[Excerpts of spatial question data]
────────────────────────────────────────
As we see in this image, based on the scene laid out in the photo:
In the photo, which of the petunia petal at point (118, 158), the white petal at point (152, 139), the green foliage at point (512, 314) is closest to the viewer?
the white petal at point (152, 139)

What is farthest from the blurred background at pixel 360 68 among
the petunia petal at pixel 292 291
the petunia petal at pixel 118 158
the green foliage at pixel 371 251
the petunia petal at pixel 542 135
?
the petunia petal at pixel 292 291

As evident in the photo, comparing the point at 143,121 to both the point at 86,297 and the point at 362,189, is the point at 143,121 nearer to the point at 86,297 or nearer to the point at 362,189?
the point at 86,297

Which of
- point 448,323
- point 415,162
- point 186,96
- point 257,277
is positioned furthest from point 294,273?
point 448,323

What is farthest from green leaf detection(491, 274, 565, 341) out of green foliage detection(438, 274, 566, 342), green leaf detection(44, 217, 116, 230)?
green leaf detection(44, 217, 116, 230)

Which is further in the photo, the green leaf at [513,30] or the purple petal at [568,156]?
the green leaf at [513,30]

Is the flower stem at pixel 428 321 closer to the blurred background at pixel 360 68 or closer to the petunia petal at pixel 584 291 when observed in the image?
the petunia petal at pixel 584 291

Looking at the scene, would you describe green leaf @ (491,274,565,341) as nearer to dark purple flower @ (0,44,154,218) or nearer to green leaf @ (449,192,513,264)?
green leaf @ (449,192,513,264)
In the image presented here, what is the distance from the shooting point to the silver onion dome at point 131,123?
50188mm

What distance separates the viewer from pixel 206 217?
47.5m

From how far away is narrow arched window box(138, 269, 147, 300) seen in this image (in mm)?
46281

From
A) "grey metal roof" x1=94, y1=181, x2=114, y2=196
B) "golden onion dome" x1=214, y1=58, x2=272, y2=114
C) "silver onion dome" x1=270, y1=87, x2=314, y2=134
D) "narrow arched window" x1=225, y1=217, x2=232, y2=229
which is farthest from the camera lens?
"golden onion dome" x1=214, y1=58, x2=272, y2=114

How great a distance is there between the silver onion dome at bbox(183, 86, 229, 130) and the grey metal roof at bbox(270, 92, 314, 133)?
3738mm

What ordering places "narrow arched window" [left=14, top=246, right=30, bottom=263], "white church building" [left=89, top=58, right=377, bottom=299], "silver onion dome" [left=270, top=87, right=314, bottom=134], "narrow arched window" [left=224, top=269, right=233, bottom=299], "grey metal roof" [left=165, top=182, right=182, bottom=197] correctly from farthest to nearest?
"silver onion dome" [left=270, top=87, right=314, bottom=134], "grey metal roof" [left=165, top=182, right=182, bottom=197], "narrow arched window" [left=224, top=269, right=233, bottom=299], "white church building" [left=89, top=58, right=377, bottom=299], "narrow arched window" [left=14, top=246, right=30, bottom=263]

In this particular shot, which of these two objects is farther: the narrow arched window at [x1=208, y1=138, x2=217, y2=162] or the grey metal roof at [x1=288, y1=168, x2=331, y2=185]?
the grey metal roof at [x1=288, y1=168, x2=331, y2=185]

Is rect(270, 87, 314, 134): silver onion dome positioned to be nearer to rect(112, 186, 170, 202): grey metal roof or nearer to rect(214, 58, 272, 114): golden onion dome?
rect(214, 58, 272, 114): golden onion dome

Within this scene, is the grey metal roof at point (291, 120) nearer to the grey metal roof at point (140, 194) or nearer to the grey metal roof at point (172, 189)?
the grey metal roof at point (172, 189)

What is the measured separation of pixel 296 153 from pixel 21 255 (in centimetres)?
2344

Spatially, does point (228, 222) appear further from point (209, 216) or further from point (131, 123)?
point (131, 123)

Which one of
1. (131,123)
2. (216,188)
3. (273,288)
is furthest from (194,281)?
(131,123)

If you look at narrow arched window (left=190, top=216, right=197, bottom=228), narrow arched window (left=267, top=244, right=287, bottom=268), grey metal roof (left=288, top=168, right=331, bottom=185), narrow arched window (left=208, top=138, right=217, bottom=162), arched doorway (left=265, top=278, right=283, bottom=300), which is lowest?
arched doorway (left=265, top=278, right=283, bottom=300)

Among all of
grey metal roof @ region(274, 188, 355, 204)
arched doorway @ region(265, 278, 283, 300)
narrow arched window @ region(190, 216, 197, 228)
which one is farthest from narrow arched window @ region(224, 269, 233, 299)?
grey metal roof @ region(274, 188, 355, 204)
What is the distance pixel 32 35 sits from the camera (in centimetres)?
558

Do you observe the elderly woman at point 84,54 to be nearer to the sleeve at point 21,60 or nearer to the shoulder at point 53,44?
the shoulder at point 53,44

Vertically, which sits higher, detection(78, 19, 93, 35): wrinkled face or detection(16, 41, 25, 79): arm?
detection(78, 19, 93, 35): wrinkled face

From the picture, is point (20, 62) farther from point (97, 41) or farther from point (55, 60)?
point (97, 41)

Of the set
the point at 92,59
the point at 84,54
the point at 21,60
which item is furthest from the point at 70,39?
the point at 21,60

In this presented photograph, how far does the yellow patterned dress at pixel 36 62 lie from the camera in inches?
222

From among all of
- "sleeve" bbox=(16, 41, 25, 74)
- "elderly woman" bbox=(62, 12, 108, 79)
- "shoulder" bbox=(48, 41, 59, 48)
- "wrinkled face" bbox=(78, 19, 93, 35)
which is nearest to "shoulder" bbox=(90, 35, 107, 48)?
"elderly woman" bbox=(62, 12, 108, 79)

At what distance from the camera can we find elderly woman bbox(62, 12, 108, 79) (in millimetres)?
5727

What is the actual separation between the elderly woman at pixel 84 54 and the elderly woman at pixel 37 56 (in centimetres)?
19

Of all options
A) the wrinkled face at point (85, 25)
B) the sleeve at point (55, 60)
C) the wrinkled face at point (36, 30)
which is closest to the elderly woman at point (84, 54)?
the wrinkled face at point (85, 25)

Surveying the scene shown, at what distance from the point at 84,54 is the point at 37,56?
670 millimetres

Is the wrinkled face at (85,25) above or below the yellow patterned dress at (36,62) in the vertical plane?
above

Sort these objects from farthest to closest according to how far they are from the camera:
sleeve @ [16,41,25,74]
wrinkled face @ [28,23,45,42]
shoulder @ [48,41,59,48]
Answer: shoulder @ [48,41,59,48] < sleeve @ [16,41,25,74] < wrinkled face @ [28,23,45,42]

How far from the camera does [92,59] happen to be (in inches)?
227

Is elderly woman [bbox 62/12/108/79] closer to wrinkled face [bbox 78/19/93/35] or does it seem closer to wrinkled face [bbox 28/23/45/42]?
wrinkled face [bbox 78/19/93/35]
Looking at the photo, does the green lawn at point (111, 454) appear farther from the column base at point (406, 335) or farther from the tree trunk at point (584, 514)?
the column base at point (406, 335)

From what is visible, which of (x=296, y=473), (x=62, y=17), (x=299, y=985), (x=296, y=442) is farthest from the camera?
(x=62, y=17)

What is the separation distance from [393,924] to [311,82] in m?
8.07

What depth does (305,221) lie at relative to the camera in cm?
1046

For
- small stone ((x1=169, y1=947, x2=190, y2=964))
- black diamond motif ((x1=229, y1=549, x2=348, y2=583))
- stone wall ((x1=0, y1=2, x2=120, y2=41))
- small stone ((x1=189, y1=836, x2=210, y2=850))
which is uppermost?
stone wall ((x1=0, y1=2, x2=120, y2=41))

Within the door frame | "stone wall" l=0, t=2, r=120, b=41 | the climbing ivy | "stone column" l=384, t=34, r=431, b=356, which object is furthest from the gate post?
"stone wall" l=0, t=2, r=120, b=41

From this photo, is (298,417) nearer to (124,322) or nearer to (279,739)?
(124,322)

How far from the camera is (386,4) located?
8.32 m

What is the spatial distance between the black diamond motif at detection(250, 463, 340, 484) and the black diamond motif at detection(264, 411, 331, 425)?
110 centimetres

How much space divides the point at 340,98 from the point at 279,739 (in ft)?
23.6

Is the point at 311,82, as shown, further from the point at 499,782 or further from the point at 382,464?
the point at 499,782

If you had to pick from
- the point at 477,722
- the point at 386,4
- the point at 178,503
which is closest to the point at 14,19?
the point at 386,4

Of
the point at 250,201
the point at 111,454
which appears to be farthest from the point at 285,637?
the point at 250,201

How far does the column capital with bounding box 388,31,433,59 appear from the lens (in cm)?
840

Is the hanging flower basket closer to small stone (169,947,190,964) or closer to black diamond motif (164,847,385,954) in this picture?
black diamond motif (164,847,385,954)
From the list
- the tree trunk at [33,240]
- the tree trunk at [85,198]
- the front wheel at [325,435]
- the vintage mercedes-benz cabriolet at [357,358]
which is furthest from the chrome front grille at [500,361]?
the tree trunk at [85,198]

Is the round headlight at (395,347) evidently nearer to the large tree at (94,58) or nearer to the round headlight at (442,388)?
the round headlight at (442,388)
────────────────────────────────────────
• YOUR OBJECTIVE
Extract every line above, from the one containing "How much space" through the last line of the excerpts, and copy them without any changes.

• TASK SOLUTION
How much space divides the point at 340,98 from the point at 279,739 (in ft)?
23.6

Is the point at 311,82, as shown, further from the point at 499,782 or further from the point at 382,464?
the point at 499,782

If you had to pick from
- the point at 477,722
- the point at 386,4
- the point at 178,503
which is closest to the point at 14,19?
the point at 386,4

Of
the point at 250,201
the point at 111,454
which appears to be farthest from the point at 285,637?
the point at 250,201

How far does the column capital with bounding box 388,31,433,59 appear from the lens (in cm)?
840

Is the hanging flower basket closer to small stone (169,947,190,964) or closer to black diamond motif (164,847,385,954) in this picture?
black diamond motif (164,847,385,954)
From the list
- the tree trunk at [33,240]
- the tree trunk at [85,198]
- the front wheel at [325,435]
- the vintage mercedes-benz cabriolet at [357,358]
which is furthest from the chrome front grille at [500,361]?
the tree trunk at [85,198]

Is the round headlight at (395,347) evidently nearer to the large tree at (94,58) or nearer to the round headlight at (442,388)?
the round headlight at (442,388)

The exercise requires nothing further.